La stratégie de nombreuses entreprises passe par la mise en place d’une plateforme et la création d’un écosystème d’API (Application Programming Interface).
Les API permettent plus de réactivité pour le développement des applications clients, et une meilleure adaptation à leurs usages. Les enjeux juridiques devraient faire partie intégrante d’une telle stratégie d’entreprise.
L’étude Tech Trends 2015 publiée par le cabinet Deloitte identifie l’API economy comme une tendance majeure, et dénombre plus de 10.000 API publiques (1). Les APIs concernent tous les secteurs :
- le web et notamment les réseaux sociaux ;
- le commerce électronique en exploitant la puissance du Big Data ;
- les télécommunications ;
- les objets connectés ;
- les services de localisation, avec Google Maps en première ligne ou encore dans le secteur des transports avec les services de voiture avec chauffeur ;
- ou encore les Apis bancaires.
Cet essor ne doit pas pour autant occulter les enjeux juridiques sous-jacents, qui doivent être pris en compte dans le cadre du développement de nouveaux modèles économiques. En effet, le régime juridique des API et leur protection par le droit d’auteur demeure une question délicate, bien que structurante (2).
En effet, si une API est originale, elle peut être protégée par le droit d’auteur. En revanche, la fonctionnalité d’un programme d’ordinateur et le langage de programmation ne bénéficient pas de cette protection, comme jugé par la Cour de justice de l’Union européenne en 2012. L’acquéreur d’une licence d’un programme a donc, en principe, le droit d’observer, d’étudier ou de tester son fonctionnement afin de déterminer les idées et les principes qui sont à la base de celui-ci (3).
En 2014, la Cour d’appel des Etats-Unis s’est également penchée sur cette question. Elle a apprécié si l’API présentait un degré de généricité tel qu’elle n’est pas appropriables par le droit d’auteur, ou si elle constitue une œuvre de langage suffisamment structurée et matérialisée pour être éligibles à la protection par le droit d’auteur (4). En l’espèce c’est cette dernière qualification qui a été retenue. En revanche, la Cour a renvoyé l’affaire devant un jury pour qu’il soit statué sur les conditions de l’exercice de ce droit et notamment pour déterminer si l’adaptation d’une API pour des nécessités techniques peut relever de l’exception américaine du fair use.

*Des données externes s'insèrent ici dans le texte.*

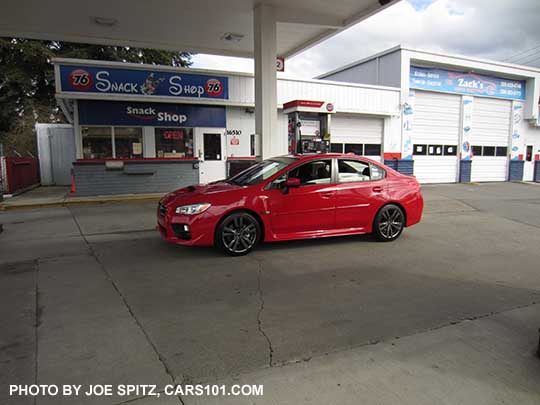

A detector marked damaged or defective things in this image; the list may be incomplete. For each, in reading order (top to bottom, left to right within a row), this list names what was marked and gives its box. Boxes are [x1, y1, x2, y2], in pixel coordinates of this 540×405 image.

cracked concrete [1, 184, 540, 404]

En tout état de cause, une gestion rigoureuse des licences est incontournable, que ce soit pour les éditeurs ou leurs partenaires développeurs d’API. De nombreuses API sont proposées sous licence libre, mais quel que soit le type de licence, un audit permet de s’assurer du respect des conditions de licence applicables.
Benoit de Roquefeuil
Katharina Berbett
Lexing Contentieux informatique
(1) Deloitte, Tech Trends 2015
(2) Benoit de Roquefeuil, »La protection des API menace-t-elle le génie logiciel ? », IT-Expert Magazine, 14-11-2014
(3) CJUE 2-5-2012, Aff. C 406/10 SAS Institute Inc c World Programming Ltd
(4) CA Federal Circuit US 9-5-2014, Oracle America Inc v Google Inc.